Task requirements | According to the passage on Murnau's film The Last Laugh, what job is the doorman demoted to?

Extracted text |
Reading this principle of adaptive co-expressibility of filmic elements backward, from when sound had just recently been brought within the frame, leads to the silent film Murnau directed after Nosferatu.

In 1924’s Der letzte Mann / The Last Laugh (Germany) Murnau would make a silent film entirely out of co-expressible gestures. He would re-naturalise gesture where his vampire film had de-naturalised it as monstrously freakish when socially out of place. Der letzte Mann’s camera and frame treatment needed no narrative titling. Everyday life’s motions and the movements of the human body did not rise to the level of an event a narrator might otherwise be called in (i.e., the title card’s print surrogacy for a narrator) to situate historically in time and place. “The camera is the director’s sketching pencil,” Murnau himself would later insist, “it should be as mobile as possible to catch every passing mood” (Murnau 1928: 68). Nature’s and the camera’s movements chronicle themselves. The very sunrise light of a cyclical day on earth which had destroyed Count Orlok became the setting for “low” generic, comedic actions synchronised to that day’s rhythms. Emil Janning’s flamboyantly bushy-bearded, habit-cultivating doorman comes alive with the day. He is lower-key, and soon for good reason despondent, in the same recurrent twilight and night that animated the Count. (Murnau had used color tinting to suggest the dark, technically unable to film in it.) The revolving entrance door of the “Atlantic” hotel – its name perhaps the film’s sole identifying word in letters displayed – functionally symbolises daily cyclicity. The rounds of the doorman, whose public purpose is to be the face and figurehead of entrance and departure, intersect almost balletically with the rounds of the hotel guests and staff. When the working body’s gestures consist of formal salutes, hat-doffing/tipping, cab-summoning, well-wishing, making small-talk, they all but disappear into their repetitive, unconscious performance – an adjunct of the very values and rituals of politesse of the society, not unlike those codified gestures of veneration prescribed by medieval religion. (The film combines the ornamental doorman with the hotel porter of valises, as its plot requires his visible declining strength handling luggage as reason for his demotion to washroom attendant.)

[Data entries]
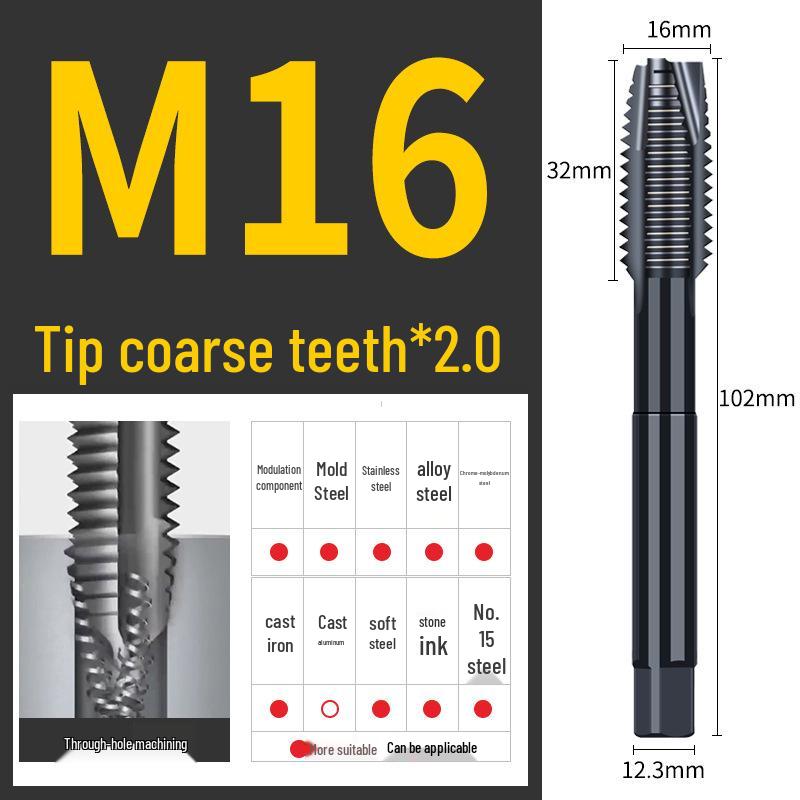 65° Машина для азотирования Спиральный метчик для нержавеющей стали, Размеры M3-M12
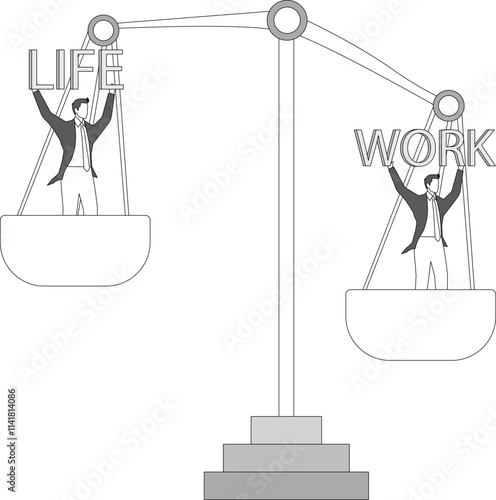 businessman holding the letter WORK and another businessman holding the letter LIFE standing on a seesaw for balance, lifestyle and work style -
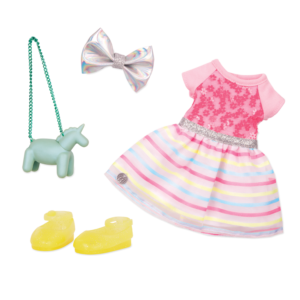 Rainbow floral dress for 14-inch doll
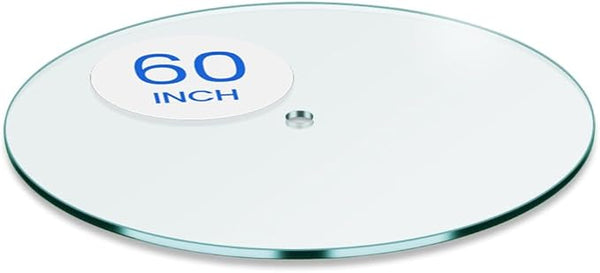 Dulles Glass 60 inch Round Glass Table Top Center Hole - Tempered - 1/4" Thick Glass Surface, Safe Flat Polished - Photo 1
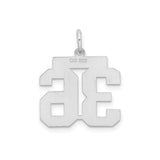 Sterling Silver Number 36 Pendant, Bold Block Font, Jersey Style Sports Charm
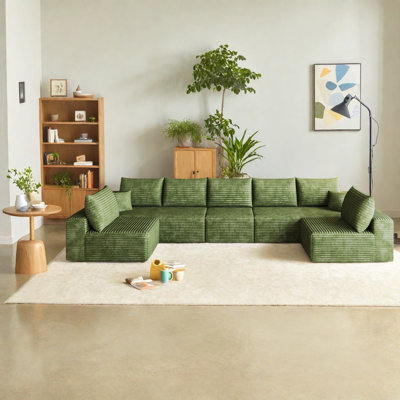 Canapé d'angle moderne en velours côtelé pelucheux de 422 cm (166 pouces) en forme de U, sans assemblage requis.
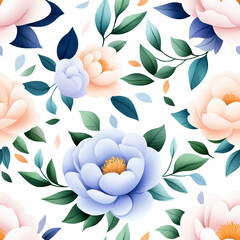 seamless pattern Delicate floral pattern with soft colors and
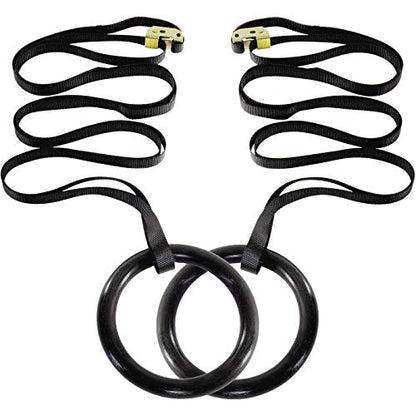 ProsourceFit Fitness Gymnastics Rings with Straps for Total Body Conditioning at Home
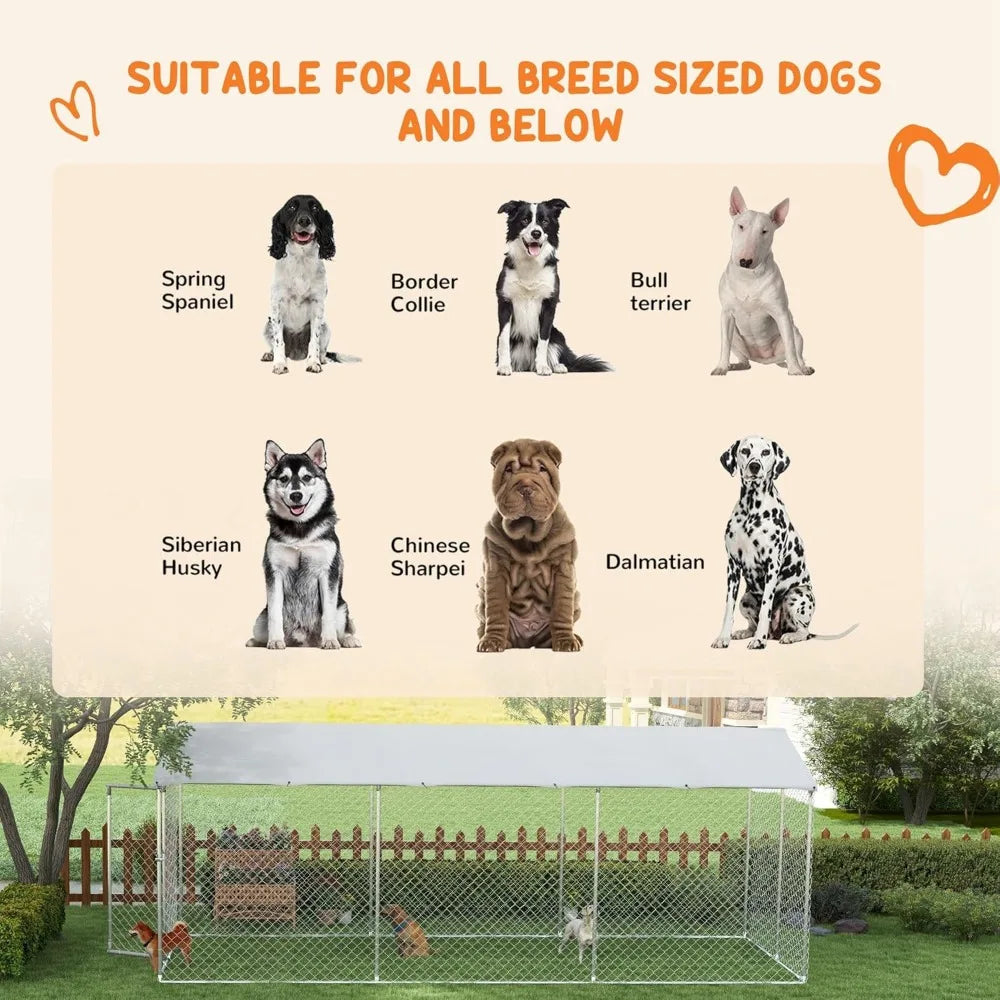 Outdoor large heavy-duty dog cage with waterproof cover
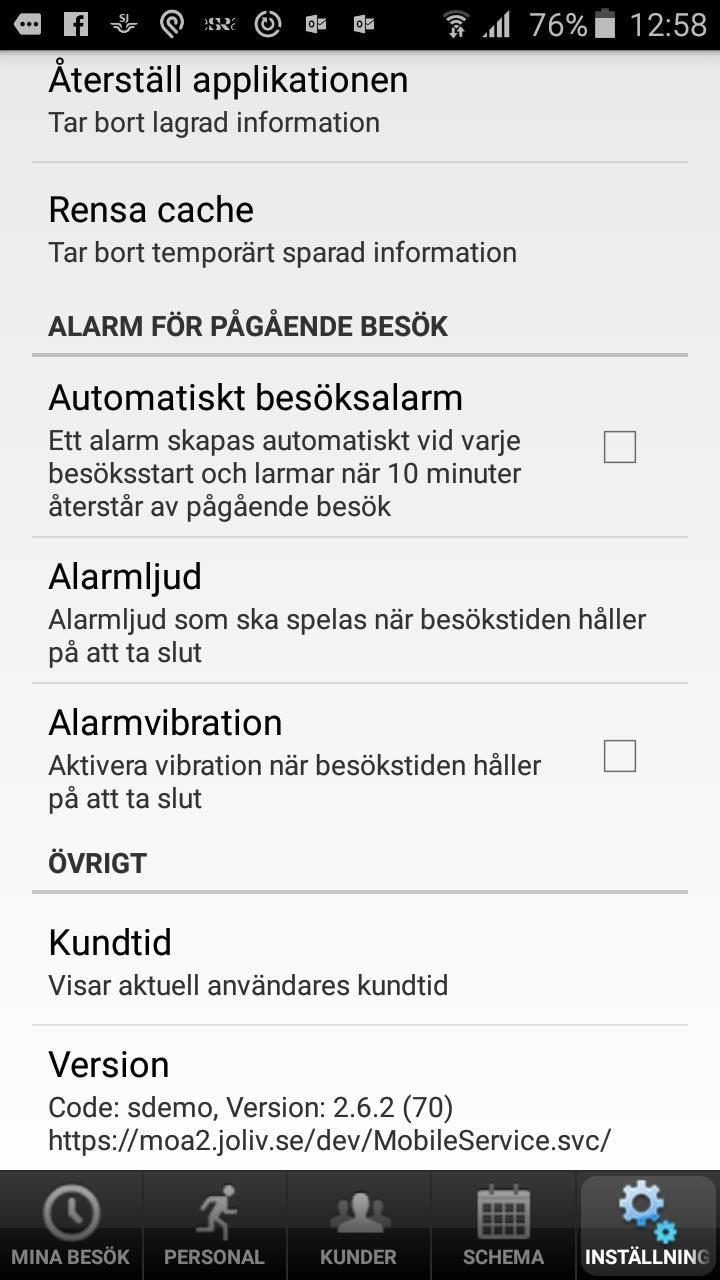 Inställningar i appen Vissa inställningar för appen måste verksamheten vända sig till Joliv för att få hjölp med.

Answer to this exercise | Washroom attendant.